**Exercise**
Whenever a line in the listing contains "ImageNet", copy that line.

**Material for this exercise**
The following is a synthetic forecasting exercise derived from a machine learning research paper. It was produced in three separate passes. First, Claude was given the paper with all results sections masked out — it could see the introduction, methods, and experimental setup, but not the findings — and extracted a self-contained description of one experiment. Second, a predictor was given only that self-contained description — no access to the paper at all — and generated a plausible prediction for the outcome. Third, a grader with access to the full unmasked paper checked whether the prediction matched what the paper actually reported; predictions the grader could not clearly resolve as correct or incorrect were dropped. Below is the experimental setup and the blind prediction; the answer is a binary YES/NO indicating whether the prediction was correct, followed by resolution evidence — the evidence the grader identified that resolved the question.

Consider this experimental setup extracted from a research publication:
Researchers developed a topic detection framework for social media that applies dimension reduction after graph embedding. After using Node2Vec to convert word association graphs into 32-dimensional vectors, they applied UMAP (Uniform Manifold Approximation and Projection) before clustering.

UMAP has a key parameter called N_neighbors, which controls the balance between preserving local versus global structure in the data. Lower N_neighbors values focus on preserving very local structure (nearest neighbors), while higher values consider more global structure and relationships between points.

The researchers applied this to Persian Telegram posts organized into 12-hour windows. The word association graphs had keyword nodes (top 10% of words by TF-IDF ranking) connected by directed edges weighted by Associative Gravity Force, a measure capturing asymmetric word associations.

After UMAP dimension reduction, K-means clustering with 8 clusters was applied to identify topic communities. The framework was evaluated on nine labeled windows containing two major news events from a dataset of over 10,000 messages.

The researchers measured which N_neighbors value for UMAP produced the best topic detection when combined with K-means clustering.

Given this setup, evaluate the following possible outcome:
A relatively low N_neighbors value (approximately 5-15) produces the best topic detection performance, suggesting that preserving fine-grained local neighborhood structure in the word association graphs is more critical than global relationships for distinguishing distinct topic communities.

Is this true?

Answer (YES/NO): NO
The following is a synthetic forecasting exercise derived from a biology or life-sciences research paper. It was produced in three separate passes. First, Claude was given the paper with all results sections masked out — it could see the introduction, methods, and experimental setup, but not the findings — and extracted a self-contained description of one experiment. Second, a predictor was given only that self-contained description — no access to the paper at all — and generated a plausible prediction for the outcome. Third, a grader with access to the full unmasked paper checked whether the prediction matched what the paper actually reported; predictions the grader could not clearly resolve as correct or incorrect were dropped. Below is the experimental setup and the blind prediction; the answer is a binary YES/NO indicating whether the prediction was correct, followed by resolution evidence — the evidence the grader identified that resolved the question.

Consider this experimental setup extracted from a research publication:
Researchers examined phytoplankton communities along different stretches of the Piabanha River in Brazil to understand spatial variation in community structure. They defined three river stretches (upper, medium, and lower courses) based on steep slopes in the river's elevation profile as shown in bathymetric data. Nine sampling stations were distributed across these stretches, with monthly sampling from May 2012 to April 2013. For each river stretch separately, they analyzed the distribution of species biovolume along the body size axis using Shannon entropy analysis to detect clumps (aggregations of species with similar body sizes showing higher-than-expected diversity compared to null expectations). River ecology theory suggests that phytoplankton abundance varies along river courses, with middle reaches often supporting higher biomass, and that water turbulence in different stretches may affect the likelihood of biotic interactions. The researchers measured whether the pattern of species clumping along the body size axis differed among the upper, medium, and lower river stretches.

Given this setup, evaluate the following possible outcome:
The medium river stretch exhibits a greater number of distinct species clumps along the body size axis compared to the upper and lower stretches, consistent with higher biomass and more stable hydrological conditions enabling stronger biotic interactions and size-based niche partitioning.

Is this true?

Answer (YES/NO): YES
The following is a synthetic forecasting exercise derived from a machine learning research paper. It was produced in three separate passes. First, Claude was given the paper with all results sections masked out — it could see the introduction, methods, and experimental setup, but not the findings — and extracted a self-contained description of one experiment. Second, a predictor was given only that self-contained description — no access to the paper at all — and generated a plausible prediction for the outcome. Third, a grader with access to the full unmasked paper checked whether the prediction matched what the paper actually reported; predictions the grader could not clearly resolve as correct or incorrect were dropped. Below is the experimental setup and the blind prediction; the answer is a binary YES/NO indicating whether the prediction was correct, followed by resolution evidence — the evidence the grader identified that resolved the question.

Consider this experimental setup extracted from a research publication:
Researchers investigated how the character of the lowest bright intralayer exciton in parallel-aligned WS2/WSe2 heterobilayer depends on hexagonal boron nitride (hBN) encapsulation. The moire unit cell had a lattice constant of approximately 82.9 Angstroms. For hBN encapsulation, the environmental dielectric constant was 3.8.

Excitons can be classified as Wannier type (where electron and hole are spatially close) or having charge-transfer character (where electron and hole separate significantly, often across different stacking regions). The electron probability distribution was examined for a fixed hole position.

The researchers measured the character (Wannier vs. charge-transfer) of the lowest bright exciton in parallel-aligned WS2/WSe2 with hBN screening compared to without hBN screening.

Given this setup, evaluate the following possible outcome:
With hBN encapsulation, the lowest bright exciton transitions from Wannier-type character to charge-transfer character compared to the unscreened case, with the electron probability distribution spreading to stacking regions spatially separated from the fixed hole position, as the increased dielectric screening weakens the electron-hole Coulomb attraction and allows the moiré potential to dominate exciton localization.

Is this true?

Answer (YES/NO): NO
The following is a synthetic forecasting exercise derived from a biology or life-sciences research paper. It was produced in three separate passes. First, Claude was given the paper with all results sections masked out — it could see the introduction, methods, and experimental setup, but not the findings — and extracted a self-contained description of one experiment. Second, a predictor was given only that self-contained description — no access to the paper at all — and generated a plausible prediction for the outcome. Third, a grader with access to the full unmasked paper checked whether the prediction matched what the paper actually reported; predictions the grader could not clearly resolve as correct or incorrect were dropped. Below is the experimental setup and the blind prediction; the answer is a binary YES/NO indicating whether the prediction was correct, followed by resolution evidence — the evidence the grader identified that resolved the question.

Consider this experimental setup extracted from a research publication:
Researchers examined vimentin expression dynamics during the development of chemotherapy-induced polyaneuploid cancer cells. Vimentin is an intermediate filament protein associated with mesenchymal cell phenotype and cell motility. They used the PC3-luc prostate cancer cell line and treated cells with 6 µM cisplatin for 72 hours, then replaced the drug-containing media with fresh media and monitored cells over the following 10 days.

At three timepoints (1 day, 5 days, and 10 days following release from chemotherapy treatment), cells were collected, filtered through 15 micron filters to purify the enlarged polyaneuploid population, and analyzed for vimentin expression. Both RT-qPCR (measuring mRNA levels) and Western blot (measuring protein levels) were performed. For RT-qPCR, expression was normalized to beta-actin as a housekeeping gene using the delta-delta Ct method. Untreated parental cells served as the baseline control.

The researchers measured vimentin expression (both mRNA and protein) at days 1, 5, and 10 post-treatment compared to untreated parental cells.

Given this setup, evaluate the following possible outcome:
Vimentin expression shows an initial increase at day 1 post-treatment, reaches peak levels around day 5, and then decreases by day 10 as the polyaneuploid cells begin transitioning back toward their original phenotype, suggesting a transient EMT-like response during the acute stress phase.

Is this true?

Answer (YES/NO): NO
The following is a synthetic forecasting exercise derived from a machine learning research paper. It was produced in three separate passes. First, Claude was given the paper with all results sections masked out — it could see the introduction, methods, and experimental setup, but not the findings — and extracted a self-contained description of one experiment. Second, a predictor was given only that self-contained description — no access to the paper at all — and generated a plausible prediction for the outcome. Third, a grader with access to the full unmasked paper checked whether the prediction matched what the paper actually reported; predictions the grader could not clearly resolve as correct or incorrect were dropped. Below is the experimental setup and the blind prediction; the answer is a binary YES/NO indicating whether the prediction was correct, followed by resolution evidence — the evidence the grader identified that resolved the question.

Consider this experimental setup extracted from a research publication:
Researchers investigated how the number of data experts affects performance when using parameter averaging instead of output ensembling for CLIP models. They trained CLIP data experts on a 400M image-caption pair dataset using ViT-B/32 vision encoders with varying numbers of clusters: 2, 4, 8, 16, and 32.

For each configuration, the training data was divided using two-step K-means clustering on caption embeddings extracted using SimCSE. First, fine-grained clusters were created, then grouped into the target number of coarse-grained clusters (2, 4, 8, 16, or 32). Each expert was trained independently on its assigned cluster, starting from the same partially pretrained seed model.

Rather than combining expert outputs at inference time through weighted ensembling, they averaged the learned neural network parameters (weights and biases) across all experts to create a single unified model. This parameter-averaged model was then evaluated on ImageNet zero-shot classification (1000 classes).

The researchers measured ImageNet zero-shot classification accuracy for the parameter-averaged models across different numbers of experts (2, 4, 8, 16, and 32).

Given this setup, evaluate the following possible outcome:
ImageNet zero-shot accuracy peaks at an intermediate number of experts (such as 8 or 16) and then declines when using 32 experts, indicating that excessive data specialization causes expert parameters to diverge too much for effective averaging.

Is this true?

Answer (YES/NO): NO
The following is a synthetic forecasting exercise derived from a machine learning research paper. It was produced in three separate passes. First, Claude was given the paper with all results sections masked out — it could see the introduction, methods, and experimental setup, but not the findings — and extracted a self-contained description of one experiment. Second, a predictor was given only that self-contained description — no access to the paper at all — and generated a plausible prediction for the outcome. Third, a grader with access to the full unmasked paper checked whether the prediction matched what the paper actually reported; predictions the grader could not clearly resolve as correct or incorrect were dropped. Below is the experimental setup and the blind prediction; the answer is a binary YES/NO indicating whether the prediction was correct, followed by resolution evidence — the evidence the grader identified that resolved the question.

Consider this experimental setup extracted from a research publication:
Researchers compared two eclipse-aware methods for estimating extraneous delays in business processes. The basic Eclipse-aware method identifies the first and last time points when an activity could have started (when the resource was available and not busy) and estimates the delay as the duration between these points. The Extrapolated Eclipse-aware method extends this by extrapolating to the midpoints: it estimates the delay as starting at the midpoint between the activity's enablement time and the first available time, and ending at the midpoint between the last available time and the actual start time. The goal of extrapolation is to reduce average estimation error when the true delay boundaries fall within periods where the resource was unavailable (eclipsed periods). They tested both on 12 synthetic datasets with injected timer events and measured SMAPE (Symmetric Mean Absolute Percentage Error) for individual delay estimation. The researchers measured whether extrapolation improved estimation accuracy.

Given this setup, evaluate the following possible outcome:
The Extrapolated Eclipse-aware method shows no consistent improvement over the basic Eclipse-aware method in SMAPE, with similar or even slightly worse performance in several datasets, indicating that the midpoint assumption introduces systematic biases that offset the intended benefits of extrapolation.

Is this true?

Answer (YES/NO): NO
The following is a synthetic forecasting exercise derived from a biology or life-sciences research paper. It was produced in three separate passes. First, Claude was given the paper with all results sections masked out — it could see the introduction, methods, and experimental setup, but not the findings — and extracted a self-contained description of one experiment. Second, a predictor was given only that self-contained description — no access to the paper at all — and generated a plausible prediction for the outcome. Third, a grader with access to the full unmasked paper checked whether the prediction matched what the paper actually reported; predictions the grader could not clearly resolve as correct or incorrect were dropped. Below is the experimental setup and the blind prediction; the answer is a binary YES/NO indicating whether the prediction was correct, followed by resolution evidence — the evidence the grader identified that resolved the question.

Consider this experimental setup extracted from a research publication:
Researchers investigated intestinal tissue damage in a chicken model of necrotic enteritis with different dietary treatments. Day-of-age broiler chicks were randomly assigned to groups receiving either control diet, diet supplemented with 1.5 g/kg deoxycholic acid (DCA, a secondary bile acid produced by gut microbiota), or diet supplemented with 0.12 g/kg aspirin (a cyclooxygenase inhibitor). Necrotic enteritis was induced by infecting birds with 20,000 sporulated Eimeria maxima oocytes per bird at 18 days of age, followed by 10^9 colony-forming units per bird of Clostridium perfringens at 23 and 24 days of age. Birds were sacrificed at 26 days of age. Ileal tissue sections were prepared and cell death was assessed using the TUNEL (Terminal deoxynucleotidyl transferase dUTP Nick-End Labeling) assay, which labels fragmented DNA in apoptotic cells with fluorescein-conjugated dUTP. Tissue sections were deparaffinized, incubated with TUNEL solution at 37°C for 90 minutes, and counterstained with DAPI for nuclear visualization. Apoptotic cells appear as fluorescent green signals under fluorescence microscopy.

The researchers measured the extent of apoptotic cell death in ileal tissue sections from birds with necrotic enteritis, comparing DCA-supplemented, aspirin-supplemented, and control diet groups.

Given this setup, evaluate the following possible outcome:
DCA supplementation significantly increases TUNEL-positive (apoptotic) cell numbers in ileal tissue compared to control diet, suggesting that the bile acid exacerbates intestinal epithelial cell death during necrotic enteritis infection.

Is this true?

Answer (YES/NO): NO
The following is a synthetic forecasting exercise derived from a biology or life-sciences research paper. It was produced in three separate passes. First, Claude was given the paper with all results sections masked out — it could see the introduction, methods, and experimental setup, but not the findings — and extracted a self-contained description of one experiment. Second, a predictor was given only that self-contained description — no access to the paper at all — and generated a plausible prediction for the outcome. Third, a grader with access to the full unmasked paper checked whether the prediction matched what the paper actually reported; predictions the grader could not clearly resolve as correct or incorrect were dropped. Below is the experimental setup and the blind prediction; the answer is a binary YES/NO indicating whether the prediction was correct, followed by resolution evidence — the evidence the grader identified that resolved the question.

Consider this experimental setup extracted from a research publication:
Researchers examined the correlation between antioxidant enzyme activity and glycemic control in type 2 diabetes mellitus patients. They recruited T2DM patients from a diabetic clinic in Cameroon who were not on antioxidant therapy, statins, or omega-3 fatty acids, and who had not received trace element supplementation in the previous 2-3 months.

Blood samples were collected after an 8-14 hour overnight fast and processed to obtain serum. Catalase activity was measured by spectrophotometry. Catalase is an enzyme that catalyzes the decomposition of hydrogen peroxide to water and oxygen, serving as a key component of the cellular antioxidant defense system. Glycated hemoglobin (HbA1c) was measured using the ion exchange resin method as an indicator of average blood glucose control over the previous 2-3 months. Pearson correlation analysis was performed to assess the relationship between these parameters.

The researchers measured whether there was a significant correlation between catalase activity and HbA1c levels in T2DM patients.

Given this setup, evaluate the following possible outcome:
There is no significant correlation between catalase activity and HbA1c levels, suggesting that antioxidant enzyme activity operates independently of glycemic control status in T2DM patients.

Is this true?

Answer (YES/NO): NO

**Task answer**
Rather than combining expert outputs at inference time through weighted ensembling, they averaged the learned neural network parameters (weights and biases) across all experts to create a single unified model. This parameter-averaged model was then evaluated on ImageNet zero-shot classification (1000 classes).
The researchers measured ImageNet zero-shot classification accuracy for the parameter-averaged models across different numbers of experts (2, 4, 8, 16, and 32).
ImageNet zero-shot accuracy peaks at an intermediate number of experts (such as 8 or 16) and then declines when using 32 experts, indicating that excessive data specialization causes expert parameters to diverge too much for effective averaging.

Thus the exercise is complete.